━━━ Reading passage ━━━
Recently posted on The Blue Alliance blog was a fantastic post by Eugene, outlining the math behind OPRs through the use of the Least Squares approximation to solve an overdetermined system of equations. In this post, I’ll be going over the specifics of the normal equation $A^T A x = A^T b$ and give an understanding of how it works.

Note: This post assumes basic familiarity with matricies and how they relate to systems of equations. It is recommended you read the Blue Alliance blog post prior to this one.

## OPRs and Overdetermined Systems

When calculating OPR, we will have many different kinds of equations. As mentioned by Eugene in TBA’s Blog post, we can represent OPRs with match outcomes in the following way, where $[a, b, c, d]$ are the OPRs of each alliance member. $1a+1b+0c+0d=10$ $1a+0b+1c+0d=13$ $0a+1b+1c+0d=07$ $1a+0b+0c+1d = 15$ $0a+1b+0c+1d = 10$ $Ax = b$ $\begin{bmatrix} 1&1&0&0 \\ 1&0&1&0 \\ 0&1&1&0 \\ 1&0&0&1 \\ 0&1&0&1 \end{bmatrix} x = \begin{bmatrix} 10\\13\\07\\15\\10 \end{bmatrix}$ (Here, Vector $x$ contains OPRs $a$ thru $d$)
━━━
• Aim of the exercise:
Can you quote the OPR post above word for word, from "Note: This post" up to and including "OPRs $a$ thru $d$)"?
━━━ Given records ━━━
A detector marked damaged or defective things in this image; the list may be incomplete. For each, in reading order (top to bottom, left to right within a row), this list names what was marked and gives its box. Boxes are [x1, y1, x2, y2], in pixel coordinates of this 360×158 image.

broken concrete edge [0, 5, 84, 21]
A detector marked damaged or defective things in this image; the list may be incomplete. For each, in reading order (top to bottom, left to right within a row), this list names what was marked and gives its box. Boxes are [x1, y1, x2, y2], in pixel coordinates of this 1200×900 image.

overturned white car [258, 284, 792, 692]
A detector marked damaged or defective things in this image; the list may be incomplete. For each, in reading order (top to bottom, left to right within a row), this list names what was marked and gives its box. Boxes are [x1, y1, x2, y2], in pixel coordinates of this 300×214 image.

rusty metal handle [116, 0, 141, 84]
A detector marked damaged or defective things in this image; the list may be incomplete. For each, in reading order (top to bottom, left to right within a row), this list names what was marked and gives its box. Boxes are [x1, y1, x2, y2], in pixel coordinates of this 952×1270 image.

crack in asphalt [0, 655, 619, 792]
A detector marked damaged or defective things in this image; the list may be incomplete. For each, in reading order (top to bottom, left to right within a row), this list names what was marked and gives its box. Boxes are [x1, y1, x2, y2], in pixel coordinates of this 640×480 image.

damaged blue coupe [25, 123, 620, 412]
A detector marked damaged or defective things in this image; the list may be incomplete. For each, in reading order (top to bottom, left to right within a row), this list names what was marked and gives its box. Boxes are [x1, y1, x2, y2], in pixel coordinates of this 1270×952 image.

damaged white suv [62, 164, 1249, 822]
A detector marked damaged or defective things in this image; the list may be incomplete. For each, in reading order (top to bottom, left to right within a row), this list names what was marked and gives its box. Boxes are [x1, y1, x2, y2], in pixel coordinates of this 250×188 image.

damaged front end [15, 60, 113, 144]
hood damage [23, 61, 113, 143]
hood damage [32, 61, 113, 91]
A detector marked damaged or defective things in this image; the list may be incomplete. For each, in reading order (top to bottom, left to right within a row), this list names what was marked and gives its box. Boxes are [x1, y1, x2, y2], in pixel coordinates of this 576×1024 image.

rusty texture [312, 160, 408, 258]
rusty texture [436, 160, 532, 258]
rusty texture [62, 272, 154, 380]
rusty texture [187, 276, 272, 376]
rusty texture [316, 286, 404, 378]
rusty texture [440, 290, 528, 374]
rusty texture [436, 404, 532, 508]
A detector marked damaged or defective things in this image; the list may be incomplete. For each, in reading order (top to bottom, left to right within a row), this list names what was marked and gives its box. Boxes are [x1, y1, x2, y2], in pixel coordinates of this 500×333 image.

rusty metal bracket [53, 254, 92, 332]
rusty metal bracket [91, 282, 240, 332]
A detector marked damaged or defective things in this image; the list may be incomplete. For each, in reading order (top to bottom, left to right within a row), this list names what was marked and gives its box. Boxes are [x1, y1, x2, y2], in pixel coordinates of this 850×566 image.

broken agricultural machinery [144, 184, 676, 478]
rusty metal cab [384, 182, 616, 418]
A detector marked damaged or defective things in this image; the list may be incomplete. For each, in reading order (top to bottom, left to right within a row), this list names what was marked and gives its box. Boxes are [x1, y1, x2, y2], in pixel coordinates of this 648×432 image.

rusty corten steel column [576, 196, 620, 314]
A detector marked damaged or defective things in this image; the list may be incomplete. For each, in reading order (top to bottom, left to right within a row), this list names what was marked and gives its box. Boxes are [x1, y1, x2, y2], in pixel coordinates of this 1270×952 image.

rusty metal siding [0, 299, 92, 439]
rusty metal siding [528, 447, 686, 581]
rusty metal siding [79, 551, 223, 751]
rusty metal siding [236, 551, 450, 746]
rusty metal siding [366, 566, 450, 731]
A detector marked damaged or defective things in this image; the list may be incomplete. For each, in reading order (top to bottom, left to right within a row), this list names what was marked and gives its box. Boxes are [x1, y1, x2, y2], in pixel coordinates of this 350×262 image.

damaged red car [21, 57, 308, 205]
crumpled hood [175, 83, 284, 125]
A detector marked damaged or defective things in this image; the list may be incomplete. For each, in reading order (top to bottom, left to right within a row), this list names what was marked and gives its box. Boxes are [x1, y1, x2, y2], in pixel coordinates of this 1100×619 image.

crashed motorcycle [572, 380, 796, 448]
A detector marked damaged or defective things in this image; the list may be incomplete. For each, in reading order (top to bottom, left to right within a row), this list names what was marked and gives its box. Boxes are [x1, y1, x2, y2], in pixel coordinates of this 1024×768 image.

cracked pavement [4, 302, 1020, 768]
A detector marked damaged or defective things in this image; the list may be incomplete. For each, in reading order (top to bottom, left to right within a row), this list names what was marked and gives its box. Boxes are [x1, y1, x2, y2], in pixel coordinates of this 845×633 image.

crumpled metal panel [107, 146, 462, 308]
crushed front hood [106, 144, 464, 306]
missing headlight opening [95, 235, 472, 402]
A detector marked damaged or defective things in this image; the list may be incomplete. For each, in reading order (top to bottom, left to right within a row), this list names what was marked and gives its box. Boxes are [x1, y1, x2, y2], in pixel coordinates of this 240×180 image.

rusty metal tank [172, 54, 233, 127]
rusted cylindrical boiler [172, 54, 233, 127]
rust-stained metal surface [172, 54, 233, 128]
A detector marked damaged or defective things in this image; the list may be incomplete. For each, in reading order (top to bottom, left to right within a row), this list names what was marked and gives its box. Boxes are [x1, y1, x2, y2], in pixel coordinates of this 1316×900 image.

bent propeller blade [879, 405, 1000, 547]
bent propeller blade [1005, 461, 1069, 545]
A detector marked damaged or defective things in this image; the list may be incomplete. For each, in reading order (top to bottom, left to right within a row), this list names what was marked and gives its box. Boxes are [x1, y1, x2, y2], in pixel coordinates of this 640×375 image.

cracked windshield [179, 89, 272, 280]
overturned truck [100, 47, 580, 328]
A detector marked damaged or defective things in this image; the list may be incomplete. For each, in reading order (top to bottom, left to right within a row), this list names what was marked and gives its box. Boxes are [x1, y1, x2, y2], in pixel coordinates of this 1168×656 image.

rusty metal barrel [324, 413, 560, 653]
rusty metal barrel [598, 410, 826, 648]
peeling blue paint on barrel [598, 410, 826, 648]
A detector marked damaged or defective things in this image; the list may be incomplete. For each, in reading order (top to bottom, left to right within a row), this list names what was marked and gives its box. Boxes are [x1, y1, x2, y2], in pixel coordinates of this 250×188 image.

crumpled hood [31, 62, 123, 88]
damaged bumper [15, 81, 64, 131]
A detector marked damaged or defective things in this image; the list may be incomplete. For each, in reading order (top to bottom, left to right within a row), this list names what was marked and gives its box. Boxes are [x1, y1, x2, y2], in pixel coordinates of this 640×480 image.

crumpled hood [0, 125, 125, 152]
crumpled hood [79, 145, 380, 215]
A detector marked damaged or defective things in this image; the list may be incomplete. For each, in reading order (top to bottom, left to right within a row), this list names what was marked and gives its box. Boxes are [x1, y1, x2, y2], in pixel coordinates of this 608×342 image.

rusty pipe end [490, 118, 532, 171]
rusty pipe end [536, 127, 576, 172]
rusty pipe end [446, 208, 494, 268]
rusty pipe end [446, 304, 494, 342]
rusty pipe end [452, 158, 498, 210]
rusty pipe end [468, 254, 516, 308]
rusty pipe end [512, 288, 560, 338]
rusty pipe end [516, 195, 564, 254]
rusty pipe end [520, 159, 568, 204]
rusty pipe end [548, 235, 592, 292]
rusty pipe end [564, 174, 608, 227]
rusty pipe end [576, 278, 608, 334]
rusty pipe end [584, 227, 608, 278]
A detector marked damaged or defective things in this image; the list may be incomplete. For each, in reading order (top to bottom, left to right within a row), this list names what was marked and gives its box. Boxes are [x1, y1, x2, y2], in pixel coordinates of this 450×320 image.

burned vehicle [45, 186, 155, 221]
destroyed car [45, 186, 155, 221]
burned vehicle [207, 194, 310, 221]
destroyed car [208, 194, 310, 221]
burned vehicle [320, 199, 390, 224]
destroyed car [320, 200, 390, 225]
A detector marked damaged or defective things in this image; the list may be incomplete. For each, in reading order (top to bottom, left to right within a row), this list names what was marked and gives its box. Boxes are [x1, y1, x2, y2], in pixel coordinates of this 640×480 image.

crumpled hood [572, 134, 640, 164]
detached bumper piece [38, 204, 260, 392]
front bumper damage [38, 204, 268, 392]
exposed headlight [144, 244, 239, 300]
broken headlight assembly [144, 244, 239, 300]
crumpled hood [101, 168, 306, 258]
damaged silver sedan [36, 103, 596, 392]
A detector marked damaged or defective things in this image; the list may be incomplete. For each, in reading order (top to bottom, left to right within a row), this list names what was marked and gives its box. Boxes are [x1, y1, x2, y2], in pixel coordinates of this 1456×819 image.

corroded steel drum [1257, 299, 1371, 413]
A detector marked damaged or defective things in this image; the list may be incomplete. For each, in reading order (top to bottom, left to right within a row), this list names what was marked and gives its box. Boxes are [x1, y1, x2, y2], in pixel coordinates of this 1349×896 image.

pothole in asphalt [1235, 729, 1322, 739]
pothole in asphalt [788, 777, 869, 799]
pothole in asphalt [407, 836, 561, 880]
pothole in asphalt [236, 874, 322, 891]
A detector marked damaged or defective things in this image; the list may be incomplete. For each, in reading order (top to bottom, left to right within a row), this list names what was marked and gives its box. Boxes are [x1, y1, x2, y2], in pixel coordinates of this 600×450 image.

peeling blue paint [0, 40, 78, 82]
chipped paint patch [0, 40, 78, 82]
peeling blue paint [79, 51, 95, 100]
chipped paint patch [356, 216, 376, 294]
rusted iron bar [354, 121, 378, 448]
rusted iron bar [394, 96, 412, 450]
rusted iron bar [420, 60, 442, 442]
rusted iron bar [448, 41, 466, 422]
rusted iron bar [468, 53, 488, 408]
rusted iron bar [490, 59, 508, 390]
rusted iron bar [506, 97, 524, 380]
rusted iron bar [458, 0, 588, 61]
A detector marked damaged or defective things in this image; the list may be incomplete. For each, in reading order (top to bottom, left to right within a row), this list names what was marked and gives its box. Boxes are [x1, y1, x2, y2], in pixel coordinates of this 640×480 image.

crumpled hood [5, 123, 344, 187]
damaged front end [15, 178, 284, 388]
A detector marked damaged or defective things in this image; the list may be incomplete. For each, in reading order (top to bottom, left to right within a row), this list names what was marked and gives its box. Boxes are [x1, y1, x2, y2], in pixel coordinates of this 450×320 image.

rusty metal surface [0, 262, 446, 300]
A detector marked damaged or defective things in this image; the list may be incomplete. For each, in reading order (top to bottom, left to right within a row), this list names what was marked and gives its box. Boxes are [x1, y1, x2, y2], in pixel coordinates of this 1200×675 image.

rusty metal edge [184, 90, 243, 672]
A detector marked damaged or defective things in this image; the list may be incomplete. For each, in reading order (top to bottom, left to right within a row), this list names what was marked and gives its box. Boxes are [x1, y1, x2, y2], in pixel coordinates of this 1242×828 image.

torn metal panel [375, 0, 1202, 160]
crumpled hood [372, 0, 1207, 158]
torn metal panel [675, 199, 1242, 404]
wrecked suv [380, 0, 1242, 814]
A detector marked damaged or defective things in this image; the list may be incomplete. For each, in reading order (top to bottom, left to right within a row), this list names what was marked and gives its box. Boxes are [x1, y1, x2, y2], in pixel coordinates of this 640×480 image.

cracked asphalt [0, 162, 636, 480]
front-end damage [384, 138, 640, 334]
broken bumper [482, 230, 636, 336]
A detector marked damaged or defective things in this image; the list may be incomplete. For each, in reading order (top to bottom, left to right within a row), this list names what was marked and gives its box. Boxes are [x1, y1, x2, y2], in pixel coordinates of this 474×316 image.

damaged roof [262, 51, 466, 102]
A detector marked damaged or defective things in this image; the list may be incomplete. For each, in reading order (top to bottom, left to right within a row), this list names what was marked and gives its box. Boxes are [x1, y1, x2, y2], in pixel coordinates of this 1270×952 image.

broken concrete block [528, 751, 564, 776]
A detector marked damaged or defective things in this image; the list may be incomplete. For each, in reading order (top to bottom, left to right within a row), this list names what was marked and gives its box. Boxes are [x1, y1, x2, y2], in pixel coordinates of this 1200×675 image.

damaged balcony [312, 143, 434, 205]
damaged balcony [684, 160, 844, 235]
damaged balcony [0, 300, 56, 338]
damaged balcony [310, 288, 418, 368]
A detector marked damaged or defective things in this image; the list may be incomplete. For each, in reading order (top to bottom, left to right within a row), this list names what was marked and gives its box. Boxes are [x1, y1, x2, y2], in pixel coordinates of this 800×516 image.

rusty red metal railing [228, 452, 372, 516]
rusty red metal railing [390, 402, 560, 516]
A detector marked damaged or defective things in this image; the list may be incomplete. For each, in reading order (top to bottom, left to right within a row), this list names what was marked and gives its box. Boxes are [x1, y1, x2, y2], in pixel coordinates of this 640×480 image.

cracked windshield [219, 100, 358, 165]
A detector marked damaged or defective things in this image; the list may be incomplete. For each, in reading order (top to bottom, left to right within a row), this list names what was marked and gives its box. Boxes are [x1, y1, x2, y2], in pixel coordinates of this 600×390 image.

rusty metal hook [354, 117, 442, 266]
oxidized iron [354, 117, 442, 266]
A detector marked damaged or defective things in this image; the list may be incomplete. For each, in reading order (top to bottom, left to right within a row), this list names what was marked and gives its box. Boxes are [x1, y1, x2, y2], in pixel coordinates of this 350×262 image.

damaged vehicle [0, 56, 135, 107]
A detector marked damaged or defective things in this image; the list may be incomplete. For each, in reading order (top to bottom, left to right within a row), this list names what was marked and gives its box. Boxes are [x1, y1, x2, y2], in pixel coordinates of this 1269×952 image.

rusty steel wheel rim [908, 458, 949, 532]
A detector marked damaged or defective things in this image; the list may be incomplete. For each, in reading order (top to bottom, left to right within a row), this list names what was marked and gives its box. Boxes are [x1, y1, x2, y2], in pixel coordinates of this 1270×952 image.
━━━
• Solution to this exercise:
Note: This post assumes basic familiarity with matricies and how they relate to systems of equations. It is recommended you read the Blue Alliance blog post prior to this one.

## OPRs and Overdetermined Systems

When calculating OPR, we will have many different kinds of equations. As mentioned by Eugene in TBA’s Blog post, we can represent OPRs with match outcomes in the following way, where $[a, b, c, d]$ are the OPRs of each alliance member. $1a+1b+0c+0d=10$ $1a+0b+1c+0d=13$ $0a+1b+1c+0d=07$ $1a+0b+0c+1d = 15$ $0a+1b+0c+1d = 10$ $Ax = b$ $\begin{bmatrix} 1&1&0&0 \\ 1&0&1&0 \\ 0&1&1&0 \\ 1&0&0&1 \\ 0&1&0&1 \end{bmatrix} x = \begin{bmatrix} 10\\13\\07\\15\\10 \end{bmatrix}$ (Here, Vector $x$ contains OPRs $a$ thru $d$)